Earth Wind and Fire. L’immaginario aborigeno tra elementi primari della natura e mondo sacro, in mostra a Milano.
Magica, innovativa, essenziale. Questi tre termini sintetizzano alla grande questa interessantissima mostra che a Milano alla Galleria Gracis perpetuano l’influenza che determinati luoghi e mondi hanno portato all’arte europea e internazionale.
Il titolo della mostra, “Earth Wind and Fire”, oltre a essere il nome di una band statunitense molto popolare negli anni Settanta, sintetizza lo stretto legame dell’immaginario aborigeno, di cui le opere esposte sono evidente testimonianza, agli elementi primari della natura e quindi al mondo rituale e sacro ad esso connessi. Lo spirito della mostra è quello di contribuire ad affrancare l’immagine dell’arte aborigena dalla visione eurocentrica che da sempre confina i manufatti aborigeni all’etnografia, evidenziando la contemporaneità del linguaggio artistico manifesto nelle cinquanta opere esposte. Non a caso è a questa e alle altre culture figurative extraeuropee che, a partire dagli inizi del Novecento, l’arte contemporanea occidentale attinge per arricchire e rivitalizzare il proprio linguaggio artistico. L’iconografia, infatti, volutamente fedele alla tradizione millenaria degli aborigeni australiani e del loro modo di rappresentare simbolicamente le “topografie culturali” dei territori di appartenenza, si basa prevalentemente su un repertorio astratto di pattern geometrici, cui talvolta si aggiungono elementi figurativi di carattere tribale.
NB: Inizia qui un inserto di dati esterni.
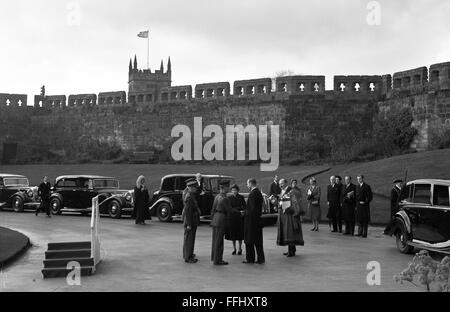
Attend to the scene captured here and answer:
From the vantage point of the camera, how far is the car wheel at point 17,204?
78.6 feet

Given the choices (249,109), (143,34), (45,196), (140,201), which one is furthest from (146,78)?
(140,201)

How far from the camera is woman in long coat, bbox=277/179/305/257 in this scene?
12320 millimetres

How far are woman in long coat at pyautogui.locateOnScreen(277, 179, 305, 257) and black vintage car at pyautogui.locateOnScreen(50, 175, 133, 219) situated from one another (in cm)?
998

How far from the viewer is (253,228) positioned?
11.5 metres

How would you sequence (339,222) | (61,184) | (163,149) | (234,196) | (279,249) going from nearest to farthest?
(234,196) < (279,249) < (339,222) < (61,184) < (163,149)

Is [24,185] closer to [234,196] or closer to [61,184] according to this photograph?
[61,184]

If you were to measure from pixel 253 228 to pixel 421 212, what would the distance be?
3.80 m

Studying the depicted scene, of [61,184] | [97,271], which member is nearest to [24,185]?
[61,184]

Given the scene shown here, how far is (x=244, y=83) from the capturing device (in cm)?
3494

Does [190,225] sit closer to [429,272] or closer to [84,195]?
[429,272]

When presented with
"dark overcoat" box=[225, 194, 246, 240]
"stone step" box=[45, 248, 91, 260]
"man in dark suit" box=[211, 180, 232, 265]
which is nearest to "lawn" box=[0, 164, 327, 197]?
"dark overcoat" box=[225, 194, 246, 240]

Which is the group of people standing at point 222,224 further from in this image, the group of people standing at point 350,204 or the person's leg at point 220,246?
the group of people standing at point 350,204

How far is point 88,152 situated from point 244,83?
12.7 m
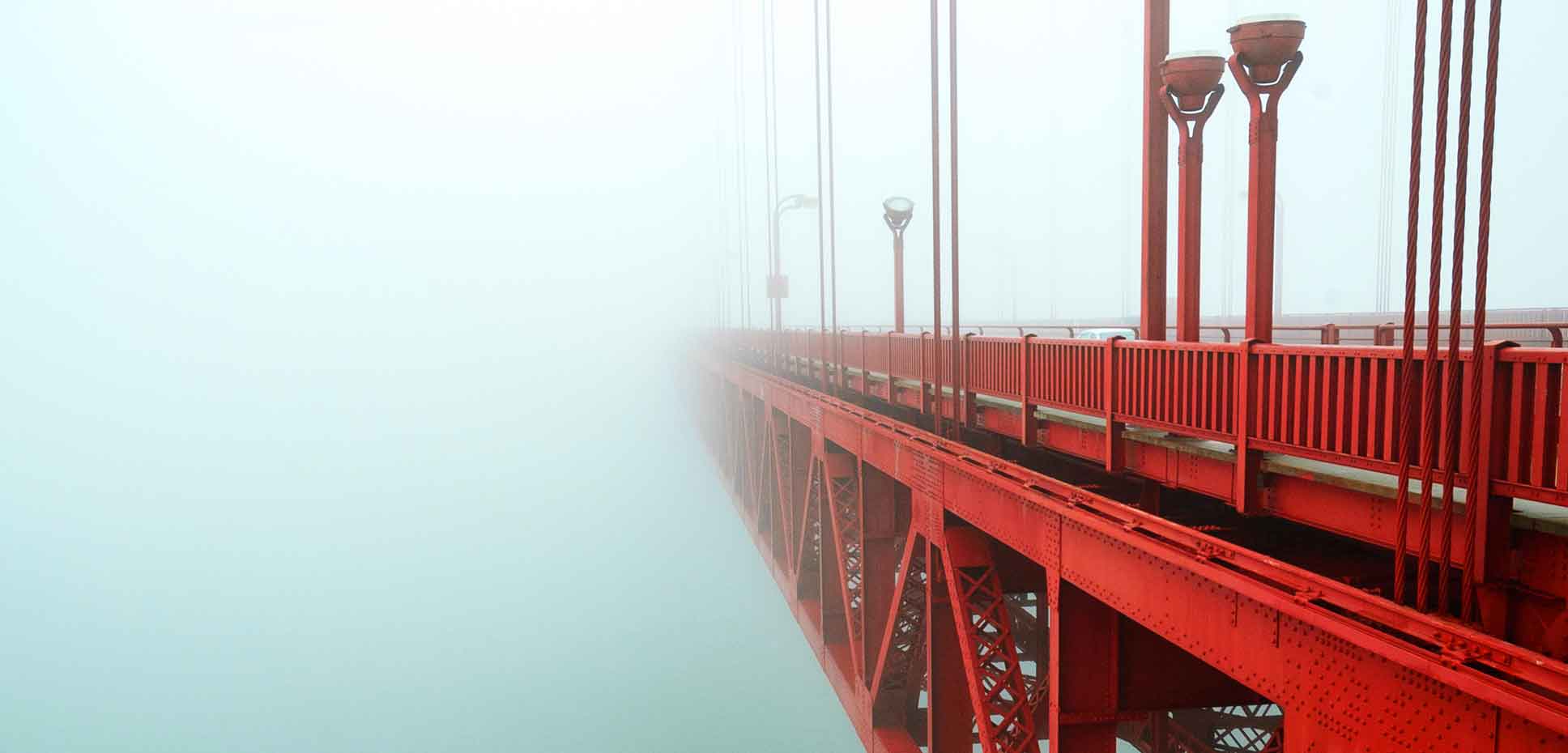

L’intento di “Earth Wind and Fire” è condiviso da altre manifestazioni che in Italia e a Lugano stanno valorizzando con l’esplorazione dei suoi molteplici aspetti l’arte aborigena; a livello istituzionale ciò è testimoniato ad esempio da “Dhukarr. Arte aborigena contemporanea. La Collezione Knoblauch” al Museo delle Culture all’Heleneum di Lugano in corso fino a gennaio 2015. La mostra della Galleria Gracis, che presenta artisti affermati come Claude Carter, Beyula Puntungka Napanangka, Freddie Timms, Samson Bonson e alcuni figli d’arte come Dhurrumuwuy Marika, si compone di dipinti e di una, significativa quanto inconsueta per il nostro Paese,selezione di sculture e totem ricavati dai tronchi degli alberi di eucalipto scavati dalle termiti, quindi lavorati e decorati mediante pigmenti naturali.E’ “arte alta”, un’arte che ha trovato una collocazione nel mondo artistico contemporaneo grazie a una reciprocità d’intenti. Da una parte il desiderio delle comunità di affrancarsi dall’assistenzialismo e, nell’ottica della diatriba sulla proprietà territoriale, di far conoscere all’esterno la persistenza e la forza delle loro tradizioni; dall’altra l’esigenza del governo federale di una chiara connotazione nazionale. Due volti di una realtà che ha trovato il punto di contatto nella produzione originata nei numerosi centri artistici, sorti a partire dagli anni Settanta, in cui gli artisti potevano usufruire anche di media artistici occidentali, come gli acrilici, che ampliavano la gamma cromatica delle terre, per dar vita ad opere più durevoli e di conseguenza più adatte alla circolazione sul mercato, prima nazionale e poi internazionale. La Galleria Gracis per realizzare questa mostra, che consolida la sua recente apertura alle arti contemporanee e garantire l’altissimo profilo qualitativo delle opere da offrire al suo esigente pubblico, si è rivolta alla famosa e conosciuta galleria londinese specializzata in arte aborigena JGM ART di Jennifer Guerrini Maraldi, la quale lungo tutta la sua carriera trentennale ha intessuto importanti rapporti di scambio e collaborazione con le principali autorità culturali australiane, in particolare con Ron Radford – direttore della Galleria Nazionale dell’Australia, in modo da garantire sempre qualità e un punto di vista aggiornato sul panorama artistico aborigeno.